• **GIVEN REQUEST**: Copy out the listing that follows exactly, dropping every picture.

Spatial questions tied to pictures
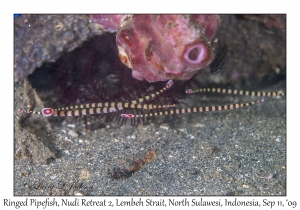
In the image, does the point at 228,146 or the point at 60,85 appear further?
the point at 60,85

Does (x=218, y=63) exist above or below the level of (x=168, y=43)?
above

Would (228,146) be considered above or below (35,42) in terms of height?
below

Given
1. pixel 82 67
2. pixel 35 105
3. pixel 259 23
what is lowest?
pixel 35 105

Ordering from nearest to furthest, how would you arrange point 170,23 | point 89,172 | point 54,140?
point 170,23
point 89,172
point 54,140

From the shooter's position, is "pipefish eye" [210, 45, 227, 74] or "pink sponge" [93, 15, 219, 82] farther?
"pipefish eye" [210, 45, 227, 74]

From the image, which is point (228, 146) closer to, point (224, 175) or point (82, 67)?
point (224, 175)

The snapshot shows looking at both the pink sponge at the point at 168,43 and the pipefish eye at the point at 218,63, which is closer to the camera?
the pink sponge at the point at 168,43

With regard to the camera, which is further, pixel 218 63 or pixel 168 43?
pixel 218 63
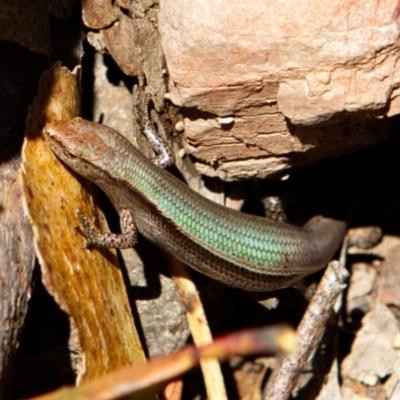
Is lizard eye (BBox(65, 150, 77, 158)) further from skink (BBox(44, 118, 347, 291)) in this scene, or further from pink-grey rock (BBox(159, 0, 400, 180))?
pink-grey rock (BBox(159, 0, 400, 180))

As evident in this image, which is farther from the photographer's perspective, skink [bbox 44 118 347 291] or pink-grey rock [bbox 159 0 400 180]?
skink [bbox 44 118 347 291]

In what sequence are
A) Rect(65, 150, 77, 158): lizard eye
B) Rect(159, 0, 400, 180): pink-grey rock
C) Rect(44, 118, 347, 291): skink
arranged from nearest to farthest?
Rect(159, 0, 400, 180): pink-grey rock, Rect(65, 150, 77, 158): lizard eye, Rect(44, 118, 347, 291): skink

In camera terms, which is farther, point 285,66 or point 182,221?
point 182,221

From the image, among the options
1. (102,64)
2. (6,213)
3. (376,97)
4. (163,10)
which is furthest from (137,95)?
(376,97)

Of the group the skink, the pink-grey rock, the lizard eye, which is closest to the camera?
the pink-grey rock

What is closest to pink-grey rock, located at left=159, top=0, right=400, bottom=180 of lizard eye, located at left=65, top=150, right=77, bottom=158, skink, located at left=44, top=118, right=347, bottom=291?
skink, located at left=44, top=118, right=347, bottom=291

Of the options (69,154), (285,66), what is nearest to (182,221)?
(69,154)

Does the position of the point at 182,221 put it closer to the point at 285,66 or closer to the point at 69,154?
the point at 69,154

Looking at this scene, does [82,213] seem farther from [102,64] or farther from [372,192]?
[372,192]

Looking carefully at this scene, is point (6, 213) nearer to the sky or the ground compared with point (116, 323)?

• **FULL ANSWER**:
In the image, does the point at 228,146 or the point at 60,85 appear further?
the point at 60,85

Does (x=218, y=63) exist above or below the level of (x=168, y=43)?
above

Would (228,146) be considered above or below (35,42) in terms of height?
below

Given
1. pixel 82 67
2. pixel 35 105
3. pixel 259 23
what is lowest?
pixel 35 105

Ordering from nearest to furthest, how would you arrange point 170,23 | point 89,172 | point 54,140?
point 170,23
point 89,172
point 54,140

From the shooter's position, is "pipefish eye" [210, 45, 227, 74] or "pink sponge" [93, 15, 219, 82] farther?
"pipefish eye" [210, 45, 227, 74]

From the image, which is point (228, 146) closer to, point (224, 175) or point (82, 67)?
point (224, 175)

The snapshot shows looking at both the pink sponge at the point at 168,43 and the pipefish eye at the point at 218,63, which is closer to the camera?
the pink sponge at the point at 168,43

With regard to the camera, which is further, pixel 218 63 or pixel 168 43?
pixel 218 63
Is lizard eye (BBox(65, 150, 77, 158)) further from skink (BBox(44, 118, 347, 291)) in this scene, or further from pink-grey rock (BBox(159, 0, 400, 180))?
pink-grey rock (BBox(159, 0, 400, 180))

As evident in this image, which is farther from the photographer's perspective, skink [bbox 44 118 347 291] or pink-grey rock [bbox 159 0 400 180]?
skink [bbox 44 118 347 291]

In what sequence are
A) Rect(65, 150, 77, 158): lizard eye
B) Rect(159, 0, 400, 180): pink-grey rock
C) Rect(44, 118, 347, 291): skink
arranged from nearest to farthest?
Rect(159, 0, 400, 180): pink-grey rock, Rect(65, 150, 77, 158): lizard eye, Rect(44, 118, 347, 291): skink

In camera terms, which is farther, point 285,66 or point 182,221?
point 182,221

From the image, among the options
1. (102,64)
2. (6,213)
3. (376,97)
4. (163,10)
which is furthest from (137,95)?
(376,97)

Of the group the skink, the pink-grey rock, the lizard eye, which is closest to the camera?
the pink-grey rock

What is closest to pink-grey rock, located at left=159, top=0, right=400, bottom=180 of lizard eye, located at left=65, top=150, right=77, bottom=158, skink, located at left=44, top=118, right=347, bottom=291?
skink, located at left=44, top=118, right=347, bottom=291

Of the options (69,154), (285,66), what is nearest to (182,221)?
(69,154)

Does the position of the point at 182,221 put it closer to the point at 285,66 or closer to the point at 69,154?
the point at 69,154

Looking at this scene, does [82,213] seem farther from [102,64] or farther from [372,192]?
[372,192]

Looking carefully at this scene, is point (6, 213) nearer to the sky or the ground compared with point (116, 323)?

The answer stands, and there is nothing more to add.